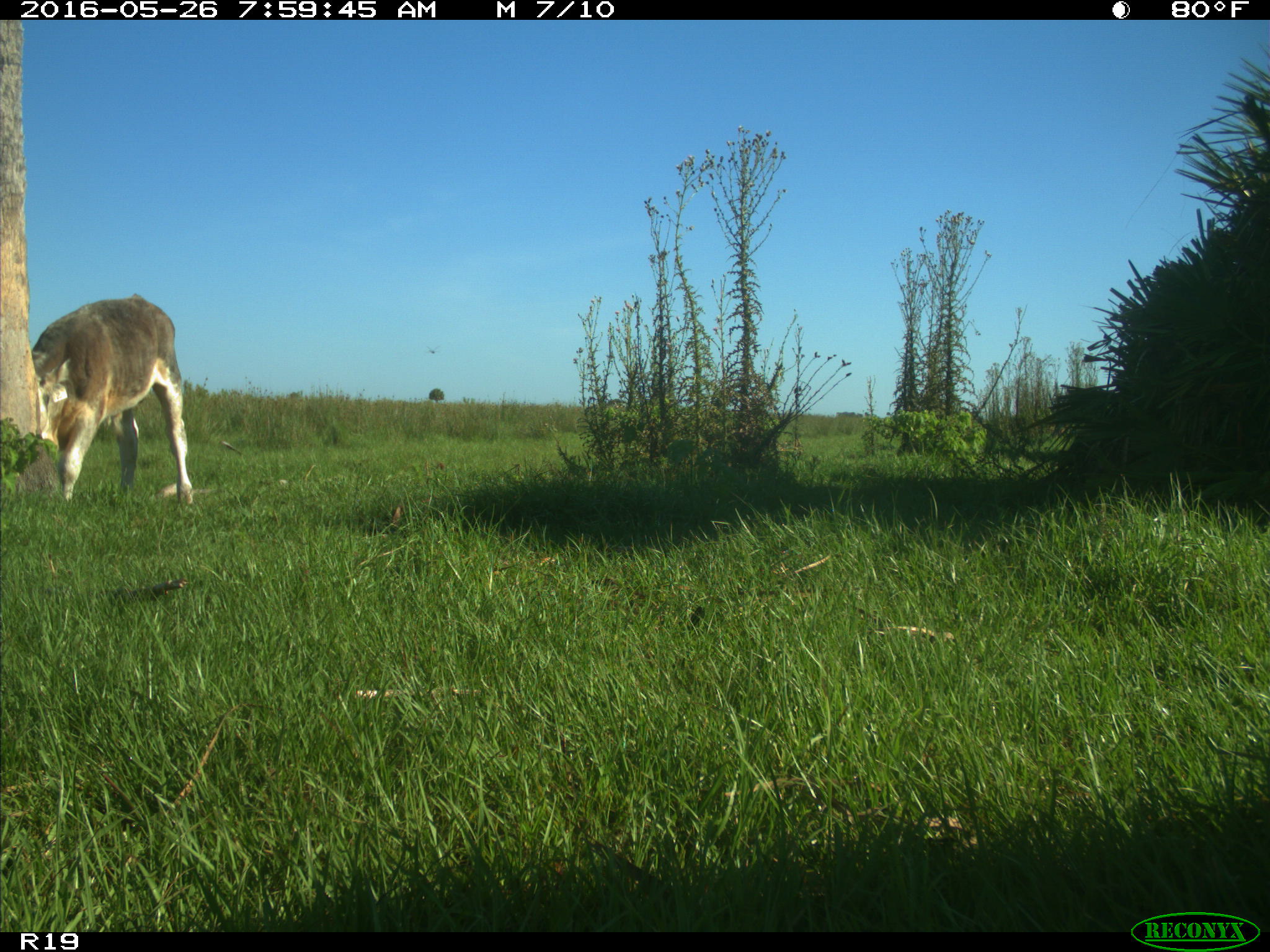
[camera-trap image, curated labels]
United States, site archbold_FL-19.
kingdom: Animalia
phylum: Chordata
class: Mammalia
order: Artiodactyla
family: Bovidae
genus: Bos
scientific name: Bos taurus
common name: domestic cow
Bos taurus (domestic cow).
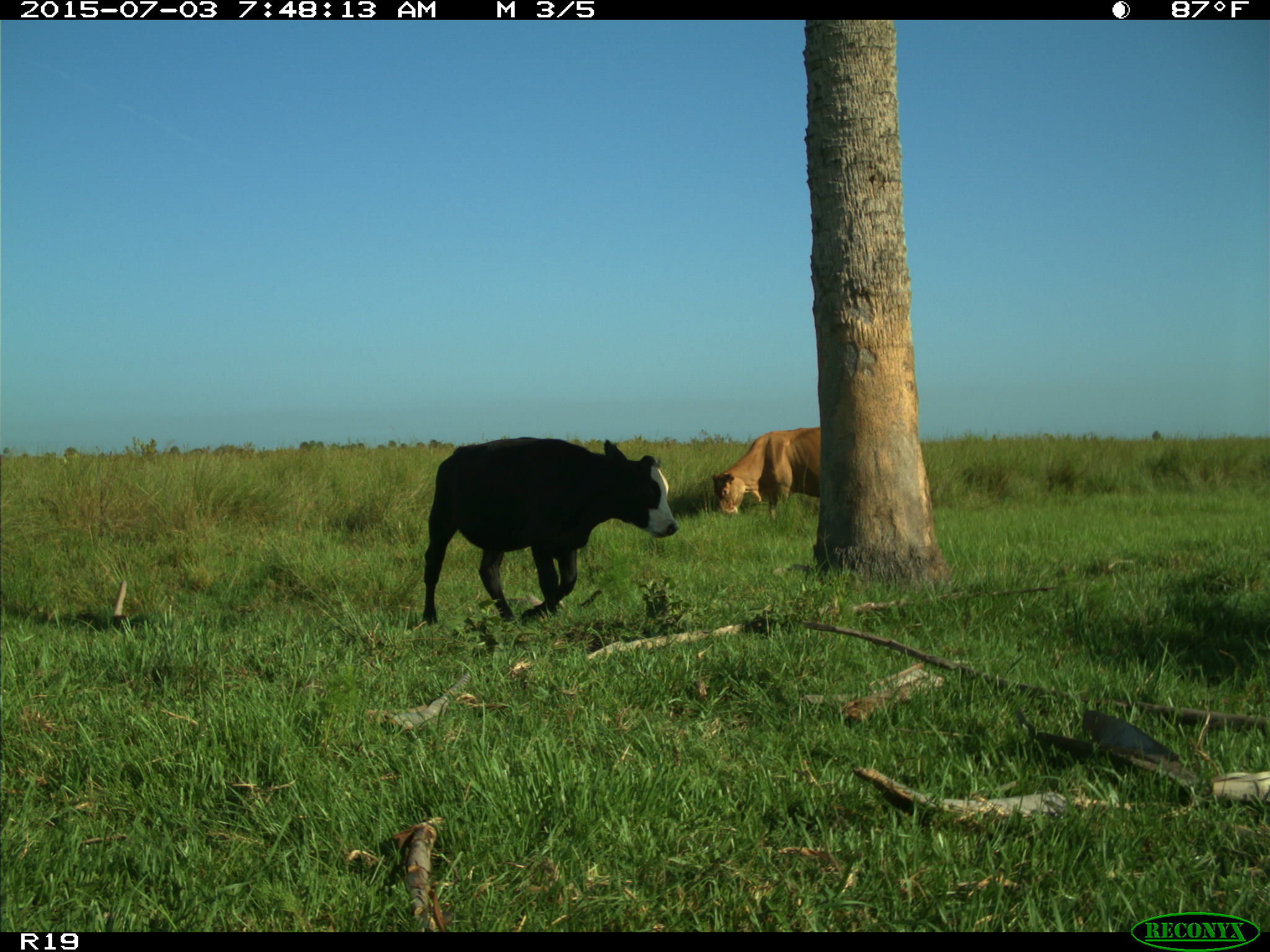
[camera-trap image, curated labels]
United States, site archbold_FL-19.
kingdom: Animalia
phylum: Chordata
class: Mammalia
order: Artiodactyla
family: Bovidae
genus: Bos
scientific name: Bos taurus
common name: domestic cow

● Instructions to follow
Could you reproduce the listing above word for word while leaving out its pictures?

● Task solution
[camera-trap image, curated labels]
United States, site archbold_FL-19.
kingdom: Animalia
phylum: Chordata
class: Mammalia
order: Artiodactyla
family: Bovidae
genus: Bos
scientific name: Bos taurus
common name: domestic cow
Bos taurus (domestic cow).
[camera-trap image, curated labels]
United States, site archbold_FL-19.
kingdom: Animalia
phylum: Chordata
class: Mammalia
order: Artiodactyla
family: Bovidae
genus: Bos
scientific name: Bos taurus
common name: domestic cow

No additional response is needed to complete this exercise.